We thought it would be apt, as this week is the week of Sport Relief and today is Wellbeing Wednesday, to talk about the link between being active and mental health and wellbeing.

We shared a post earlier in the year that looked at the importance of walking for wellbeing and the significant impacts that this can have for your mental health. This fact from Walking for Health shows the significance that something as simple as walking can have:

“It improves self-perception and self-esteem, mood and sleep quality, and it reduces stress, anxiety and fatigue. Physically active people have up to a 30% reduced risk of becoming depressed, and staying active helps those who are depressed recover.”

But if you’re in a bit of a physical activity lull or you don’t have the capacity to even think about it right now, how can you get started? Mental health charity, Mind, have created this video highlighting five simple ways to get moving and feel better: 

In fact, we love the section about physical activity and mental health on their website. It provides simple-to-follow advice, recognises that physical activity isn’t easy to engage with when you are struggling with mental health issues and supports you to access physical activity when you may have various barriers that can get in the way of us choosing to be physically active – finance, self-esteem, confidence, body consciousness. If any of these are barriers for you, head to this page to see what they suggest. 

Are you someone who is regularly physically active and understands the benefits that it has for your mental health? What does that look like for you? 

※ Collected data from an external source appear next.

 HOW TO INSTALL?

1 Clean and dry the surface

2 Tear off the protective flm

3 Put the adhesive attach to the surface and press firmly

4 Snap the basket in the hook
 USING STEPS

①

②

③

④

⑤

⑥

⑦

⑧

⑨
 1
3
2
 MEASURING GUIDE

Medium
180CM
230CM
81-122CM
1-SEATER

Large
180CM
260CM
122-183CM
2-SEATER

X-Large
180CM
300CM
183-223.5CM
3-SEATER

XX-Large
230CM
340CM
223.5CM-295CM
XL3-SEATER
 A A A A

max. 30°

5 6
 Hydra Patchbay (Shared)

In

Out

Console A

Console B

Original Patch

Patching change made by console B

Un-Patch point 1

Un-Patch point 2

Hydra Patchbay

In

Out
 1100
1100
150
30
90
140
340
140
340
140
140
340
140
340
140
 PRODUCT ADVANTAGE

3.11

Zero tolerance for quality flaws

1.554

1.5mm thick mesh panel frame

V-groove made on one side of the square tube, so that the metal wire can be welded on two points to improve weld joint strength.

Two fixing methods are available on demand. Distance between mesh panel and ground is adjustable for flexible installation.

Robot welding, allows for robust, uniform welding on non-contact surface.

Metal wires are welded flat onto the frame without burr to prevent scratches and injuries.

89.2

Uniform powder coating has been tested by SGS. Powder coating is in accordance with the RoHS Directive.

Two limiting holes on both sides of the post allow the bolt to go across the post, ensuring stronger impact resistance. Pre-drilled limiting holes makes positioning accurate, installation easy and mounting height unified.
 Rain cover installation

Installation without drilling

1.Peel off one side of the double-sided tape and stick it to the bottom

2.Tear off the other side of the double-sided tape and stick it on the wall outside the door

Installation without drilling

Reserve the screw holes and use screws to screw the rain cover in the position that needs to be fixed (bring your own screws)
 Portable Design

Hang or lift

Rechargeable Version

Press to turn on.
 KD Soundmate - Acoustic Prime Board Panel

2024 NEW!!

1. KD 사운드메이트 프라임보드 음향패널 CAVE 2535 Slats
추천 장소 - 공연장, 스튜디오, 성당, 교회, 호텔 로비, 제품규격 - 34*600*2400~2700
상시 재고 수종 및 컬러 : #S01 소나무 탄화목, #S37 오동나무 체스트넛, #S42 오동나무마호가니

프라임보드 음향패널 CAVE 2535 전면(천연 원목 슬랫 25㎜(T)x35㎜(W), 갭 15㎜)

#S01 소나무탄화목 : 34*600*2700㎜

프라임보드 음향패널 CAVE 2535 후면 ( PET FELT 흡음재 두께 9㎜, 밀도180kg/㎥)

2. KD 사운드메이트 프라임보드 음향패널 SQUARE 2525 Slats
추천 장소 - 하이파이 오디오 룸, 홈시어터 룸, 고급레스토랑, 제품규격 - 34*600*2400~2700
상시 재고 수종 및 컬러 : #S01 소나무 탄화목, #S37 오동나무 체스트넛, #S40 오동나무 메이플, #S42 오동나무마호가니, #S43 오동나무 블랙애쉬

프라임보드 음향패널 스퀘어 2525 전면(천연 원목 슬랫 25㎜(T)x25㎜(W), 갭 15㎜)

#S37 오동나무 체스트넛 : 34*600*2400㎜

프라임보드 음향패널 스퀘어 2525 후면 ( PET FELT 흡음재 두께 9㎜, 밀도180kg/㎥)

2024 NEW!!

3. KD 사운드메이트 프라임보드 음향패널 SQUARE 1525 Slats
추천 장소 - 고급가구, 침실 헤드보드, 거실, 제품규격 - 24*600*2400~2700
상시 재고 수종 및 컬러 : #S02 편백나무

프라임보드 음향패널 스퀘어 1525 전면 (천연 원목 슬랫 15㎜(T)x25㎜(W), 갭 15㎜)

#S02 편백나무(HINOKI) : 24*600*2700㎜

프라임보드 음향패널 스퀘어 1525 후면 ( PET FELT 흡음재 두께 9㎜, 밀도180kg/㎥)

Would you like to start being more physically active? What would you like to do?

I have recently started running again. I say again because back when I was university I ran a half marathon. In recent years I looked back on that and thought ‘I don’t know how I did that. I could never do that again.’ Since having my second child at the beginning of 2019, I have lost a couple of stone and having achieved that, I now believe that if I wanted to I could. This year I’ve committed to doing the Couch to 5K, and just this week I agreed to run the Sheffield 10K with a friend. I’m taking longer than I should be to do the Couch to 5K because fitting in regular runs around the kids and evenings full of activities isn’t always easy to do but I can now confidently say that I look forward to my runs. They are head space for me, in the mental load that is motherhood. They are self-care in that they give me time for me; to listen to a podcast; to smile as I listen to my favourite songs. On the days where the kids and I have grumped at each other all day long, it lifts my mood. When I feel mentally overloaded, it brings me peace. Ask me a year ago if I’d be running a 10K in 2020 and I’d have laughed at you. But today, I am feeling committed to running for my mental and physical health, and because I believe I can do it.

What one step could you take today to be physically active, in order to benefit your mental health?